- Directed by: Leon Klimovsky
- Written by: Paul Naschy (as Jacinto Molina)
- Produced by: Nestor Gaffet Jose Antonio Perez Giner
- Starring: Paul Naschy Norma Sebre Guillermo Bredeston Mariano Vidal Molina Graciela Nilson Eduardo Calvo
- Cinematography: Francisco Sanchez
- Edited by: Antonio Ramirez de Loaysa
- Music by: Carlos Viziello
- Distributed by: Profilmes S.A. Barcelona Orbe Prods. Buenos Aires
- Release date: 1974;
- Running time: 95 minutes
- Countries: Spain Argentina
- Language: Spanish

= El Mariscal del infierno =

El mariscal del infierno (The Marshal From Hell), aka The Devil's Possessed, is a 1974 Spanish/Argentine co-production. It was a historical drama directed by Leon Klimovsky, written by Paul Naschy and co-produced by Nestor Gaffet and Jose Antonio Perez Giner. It starred Paul Naschy in the title role, and co-featured Norma Sebre and Guillermo Bredeston.

Naschy said he based the lead character Gilles de Lancre on the notorious medieval serial killer Gilles de Rais, and the film's plot was a loose remake of the 1956 Akira Kurosawa film Throne of Blood (itself an adaptation of Shakespeare's Macbeth).

It was filmed in May and June 1974, and was theatrically released only in Spain and Belgium that same year as El mariscal del infierno.

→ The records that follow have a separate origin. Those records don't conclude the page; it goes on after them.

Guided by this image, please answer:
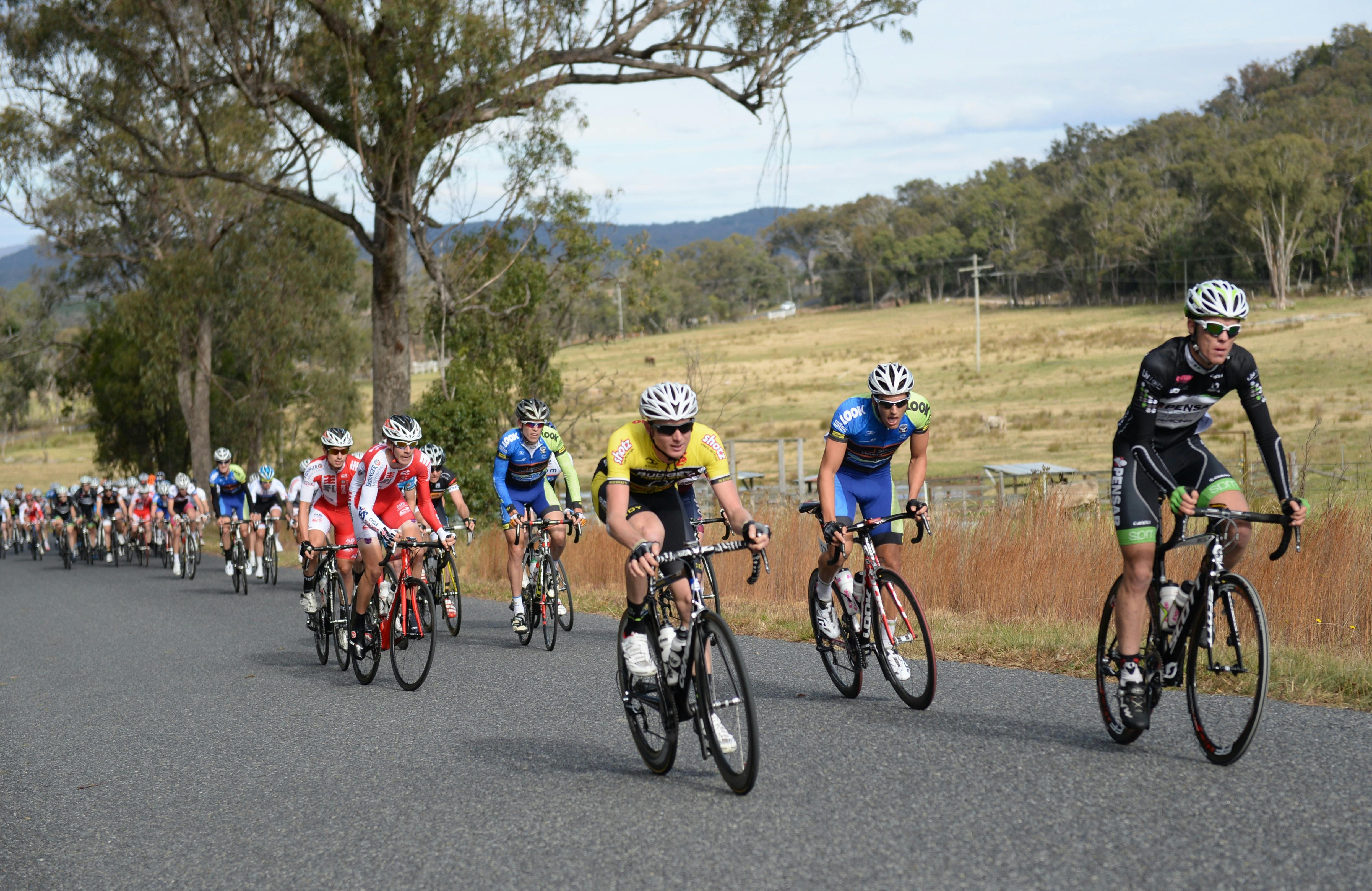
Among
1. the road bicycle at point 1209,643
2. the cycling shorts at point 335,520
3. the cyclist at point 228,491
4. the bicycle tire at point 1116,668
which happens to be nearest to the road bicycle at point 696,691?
the bicycle tire at point 1116,668

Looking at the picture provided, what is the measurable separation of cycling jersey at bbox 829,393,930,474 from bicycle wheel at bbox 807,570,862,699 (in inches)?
36.1

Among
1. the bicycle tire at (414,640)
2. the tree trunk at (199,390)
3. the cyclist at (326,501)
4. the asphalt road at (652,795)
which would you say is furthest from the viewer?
the tree trunk at (199,390)

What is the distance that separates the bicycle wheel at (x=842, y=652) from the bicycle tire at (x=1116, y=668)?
1.64m

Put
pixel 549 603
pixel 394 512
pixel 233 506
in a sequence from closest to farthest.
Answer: pixel 394 512, pixel 549 603, pixel 233 506

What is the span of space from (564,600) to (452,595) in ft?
4.67

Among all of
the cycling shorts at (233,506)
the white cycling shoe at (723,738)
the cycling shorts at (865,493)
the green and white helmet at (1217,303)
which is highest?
the green and white helmet at (1217,303)

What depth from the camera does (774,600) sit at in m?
13.6

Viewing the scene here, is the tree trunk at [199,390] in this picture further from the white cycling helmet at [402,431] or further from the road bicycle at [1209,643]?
the road bicycle at [1209,643]

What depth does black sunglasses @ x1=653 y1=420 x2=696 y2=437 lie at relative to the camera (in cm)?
620

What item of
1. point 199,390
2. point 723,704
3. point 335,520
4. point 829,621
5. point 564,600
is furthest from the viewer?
point 199,390

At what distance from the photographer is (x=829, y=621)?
784cm

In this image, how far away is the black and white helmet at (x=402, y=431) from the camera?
30.7ft

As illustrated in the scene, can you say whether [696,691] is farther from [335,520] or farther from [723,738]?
[335,520]

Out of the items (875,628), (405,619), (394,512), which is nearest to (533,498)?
(394,512)
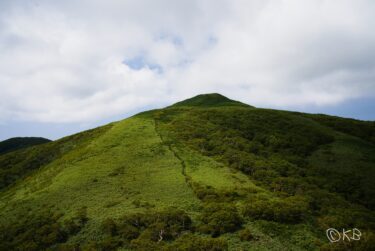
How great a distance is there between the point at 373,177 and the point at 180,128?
36659mm

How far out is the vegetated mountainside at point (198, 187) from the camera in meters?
31.8

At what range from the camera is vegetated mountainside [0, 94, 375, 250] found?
104 feet

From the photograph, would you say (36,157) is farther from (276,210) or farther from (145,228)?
(276,210)

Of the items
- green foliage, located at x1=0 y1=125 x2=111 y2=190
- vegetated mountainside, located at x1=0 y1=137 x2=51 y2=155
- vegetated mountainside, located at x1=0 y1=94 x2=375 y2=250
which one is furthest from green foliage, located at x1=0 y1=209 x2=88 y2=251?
vegetated mountainside, located at x1=0 y1=137 x2=51 y2=155

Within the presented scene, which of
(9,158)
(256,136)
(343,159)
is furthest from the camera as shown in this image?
(9,158)

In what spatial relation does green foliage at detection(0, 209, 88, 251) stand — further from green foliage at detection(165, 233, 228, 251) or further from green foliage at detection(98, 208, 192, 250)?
green foliage at detection(165, 233, 228, 251)

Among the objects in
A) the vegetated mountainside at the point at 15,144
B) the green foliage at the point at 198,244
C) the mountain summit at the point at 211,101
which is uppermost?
the mountain summit at the point at 211,101

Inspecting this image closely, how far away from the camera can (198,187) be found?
41.3m

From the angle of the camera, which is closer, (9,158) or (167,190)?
(167,190)

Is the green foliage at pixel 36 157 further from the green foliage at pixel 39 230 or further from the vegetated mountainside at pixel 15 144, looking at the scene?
the vegetated mountainside at pixel 15 144

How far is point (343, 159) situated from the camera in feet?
184

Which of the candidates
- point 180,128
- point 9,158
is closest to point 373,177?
point 180,128

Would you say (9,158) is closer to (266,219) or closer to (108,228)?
Result: (108,228)

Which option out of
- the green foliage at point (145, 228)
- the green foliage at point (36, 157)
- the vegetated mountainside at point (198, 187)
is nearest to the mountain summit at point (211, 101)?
the vegetated mountainside at point (198, 187)
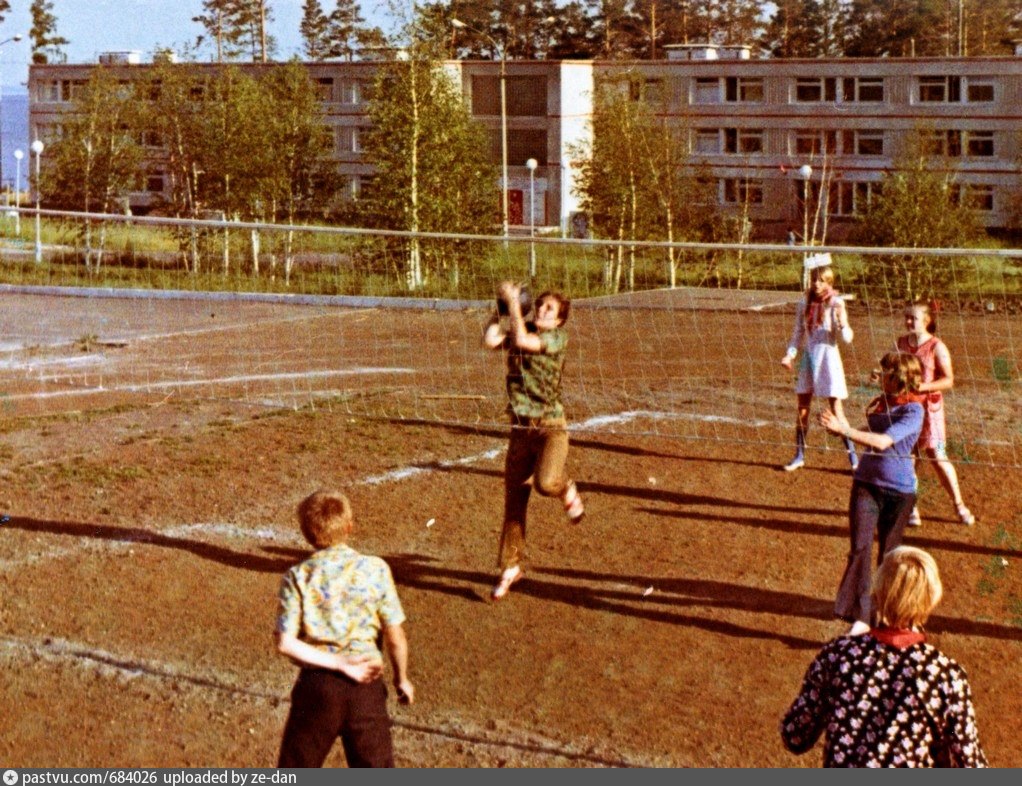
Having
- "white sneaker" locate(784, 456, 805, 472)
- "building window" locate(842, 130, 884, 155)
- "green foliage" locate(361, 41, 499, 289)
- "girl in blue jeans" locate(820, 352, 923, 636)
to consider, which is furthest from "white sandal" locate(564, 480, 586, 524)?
"building window" locate(842, 130, 884, 155)

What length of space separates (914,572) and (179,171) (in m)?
51.3

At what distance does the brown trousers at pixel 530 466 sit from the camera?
31.4 feet

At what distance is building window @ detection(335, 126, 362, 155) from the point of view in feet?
262

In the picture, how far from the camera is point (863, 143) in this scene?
71.8 m

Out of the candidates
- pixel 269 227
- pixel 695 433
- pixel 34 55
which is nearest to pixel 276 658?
pixel 269 227

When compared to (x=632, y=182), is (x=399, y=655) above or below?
below

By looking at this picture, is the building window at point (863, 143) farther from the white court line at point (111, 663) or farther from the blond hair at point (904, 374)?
the white court line at point (111, 663)

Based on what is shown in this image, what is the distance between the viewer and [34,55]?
95.9 metres

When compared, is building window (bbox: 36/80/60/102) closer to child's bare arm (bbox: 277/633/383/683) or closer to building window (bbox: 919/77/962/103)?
building window (bbox: 919/77/962/103)

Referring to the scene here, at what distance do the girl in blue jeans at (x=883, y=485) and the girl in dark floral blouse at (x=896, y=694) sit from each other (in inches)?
144

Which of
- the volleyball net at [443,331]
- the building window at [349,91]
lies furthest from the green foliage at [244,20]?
the volleyball net at [443,331]

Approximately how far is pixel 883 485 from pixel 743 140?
222 ft

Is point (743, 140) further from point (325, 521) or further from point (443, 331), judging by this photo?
point (325, 521)

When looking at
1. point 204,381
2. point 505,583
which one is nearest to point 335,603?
point 505,583
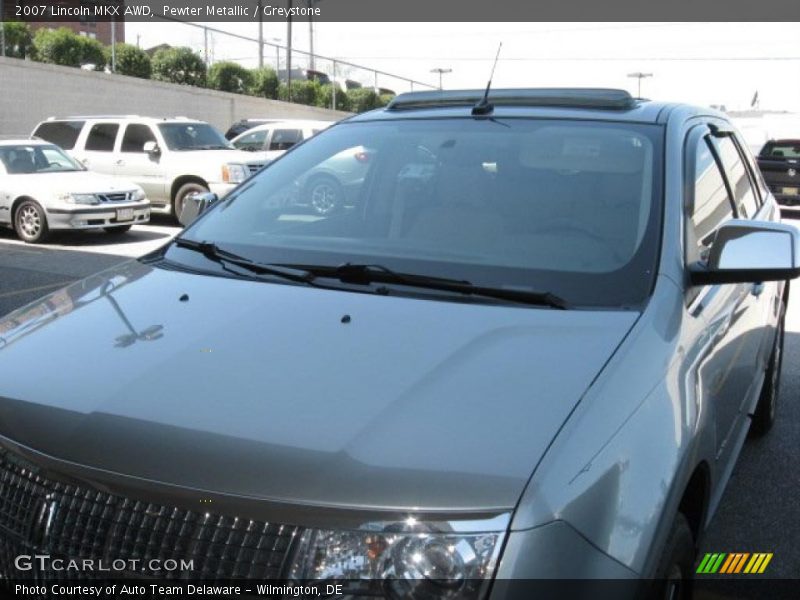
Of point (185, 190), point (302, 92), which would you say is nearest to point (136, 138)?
point (185, 190)

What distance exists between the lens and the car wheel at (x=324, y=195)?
3393 millimetres

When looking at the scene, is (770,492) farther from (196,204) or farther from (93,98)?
(93,98)

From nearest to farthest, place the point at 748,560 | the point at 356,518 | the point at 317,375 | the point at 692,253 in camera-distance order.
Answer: the point at 356,518
the point at 317,375
the point at 692,253
the point at 748,560

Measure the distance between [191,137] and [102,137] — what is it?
1.58 metres

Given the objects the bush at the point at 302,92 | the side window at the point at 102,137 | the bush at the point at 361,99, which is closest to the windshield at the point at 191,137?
the side window at the point at 102,137

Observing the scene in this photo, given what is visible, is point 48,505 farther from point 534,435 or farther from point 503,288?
point 503,288

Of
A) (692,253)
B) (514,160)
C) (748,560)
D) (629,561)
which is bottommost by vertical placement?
(748,560)

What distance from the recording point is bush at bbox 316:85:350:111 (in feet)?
Answer: 128

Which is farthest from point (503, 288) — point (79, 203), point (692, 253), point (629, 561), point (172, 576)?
point (79, 203)

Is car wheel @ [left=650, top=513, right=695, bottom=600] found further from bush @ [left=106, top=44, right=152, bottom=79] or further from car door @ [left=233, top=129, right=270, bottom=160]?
bush @ [left=106, top=44, right=152, bottom=79]

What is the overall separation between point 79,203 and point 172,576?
11717 millimetres

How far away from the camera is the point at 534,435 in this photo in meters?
1.90

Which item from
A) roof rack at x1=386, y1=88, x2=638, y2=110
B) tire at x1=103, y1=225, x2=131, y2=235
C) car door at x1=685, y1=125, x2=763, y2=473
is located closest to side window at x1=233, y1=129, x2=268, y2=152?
tire at x1=103, y1=225, x2=131, y2=235

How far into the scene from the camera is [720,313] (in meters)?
3.04
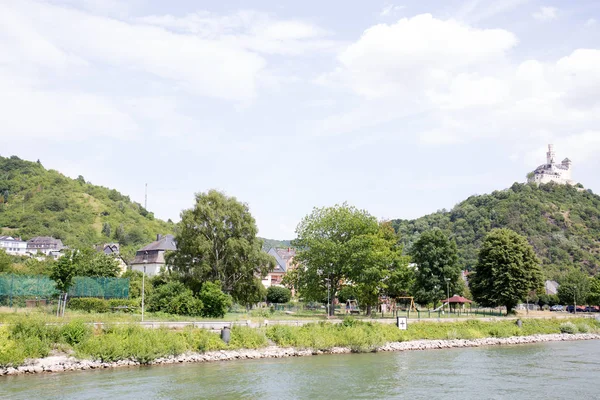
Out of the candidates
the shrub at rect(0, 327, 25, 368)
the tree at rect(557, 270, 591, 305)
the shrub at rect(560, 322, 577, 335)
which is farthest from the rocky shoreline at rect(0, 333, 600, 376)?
the tree at rect(557, 270, 591, 305)

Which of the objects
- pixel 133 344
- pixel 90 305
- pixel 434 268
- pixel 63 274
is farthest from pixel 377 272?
pixel 63 274

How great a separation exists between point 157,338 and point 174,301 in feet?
41.6

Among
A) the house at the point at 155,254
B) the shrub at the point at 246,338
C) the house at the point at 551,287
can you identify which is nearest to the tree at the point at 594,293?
the house at the point at 551,287

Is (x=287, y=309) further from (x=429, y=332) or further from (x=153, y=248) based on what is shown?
(x=153, y=248)

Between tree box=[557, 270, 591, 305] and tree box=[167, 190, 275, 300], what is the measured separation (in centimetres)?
6149

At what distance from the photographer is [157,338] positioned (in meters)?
34.3

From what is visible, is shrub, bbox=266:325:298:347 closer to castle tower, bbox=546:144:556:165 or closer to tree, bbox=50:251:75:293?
tree, bbox=50:251:75:293

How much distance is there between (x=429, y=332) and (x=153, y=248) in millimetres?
54321

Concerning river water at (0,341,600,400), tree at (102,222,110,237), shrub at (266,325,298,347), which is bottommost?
river water at (0,341,600,400)

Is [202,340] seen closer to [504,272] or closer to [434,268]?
[434,268]

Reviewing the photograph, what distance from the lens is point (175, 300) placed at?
46812 millimetres

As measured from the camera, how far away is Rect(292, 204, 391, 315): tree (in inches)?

It was released on VHS home video in the 1980s as The Devil's Possessed. There appears to have been a somewhat sexier "international version" of the film at one time, but it apparently no longer exists.

==Plot==
In medieval France, the Baron Gilles de Lancre becomes obsessed with alchemy and black magic, and his wife (the sadistic Georgelle) encourages his interests, fooling him into believing that an alchemist friend of hers named Simon de Braqueville can change lead into gold if the Baron will supply him with a quantity of virgins' blood to use as an ingredient. The Baron orders his soldiers to kidnap any young virgins in the area, and his wife has the girls violently sacrificed in ways that satisfy her own sadistic urges.

Gaston de Malebranch, a young military hero in the Baron's army, returns home from a long journey, and begins to hear bizarre stories about the Baron and his wife sacrificing young maidens. Georgelle is afraid that de Malebranch might mess up their routine if he learns the truth about what they've been doing, so she tries to get the Baron to kill him, but the Baron refuses since de Malebranch had saved his life in the past.

Georgelle tells the Baron that she can arrange for the Devil himself to appear, and she tricks the Baron by putting the severed head of a young man on an altar while the alchemist hides behind the structure and uses ventriloquism to make it appear as if the head is speaking. The Baron has become so naive that he actually believes that he is talking to the Devil.

In the end, de Malebranch leads a revolt against the Baron and he and his men lay siege to the castle. The Baron takes on the whole group of rebels, thinking he has become invulnerable. He winds up riddled with arrows and dies, in a definite visual reference to Throne of Blood.

==Release==
The film was released on Shout Factory's Blu-ray as part of their Paul Naschy Collection 2 set.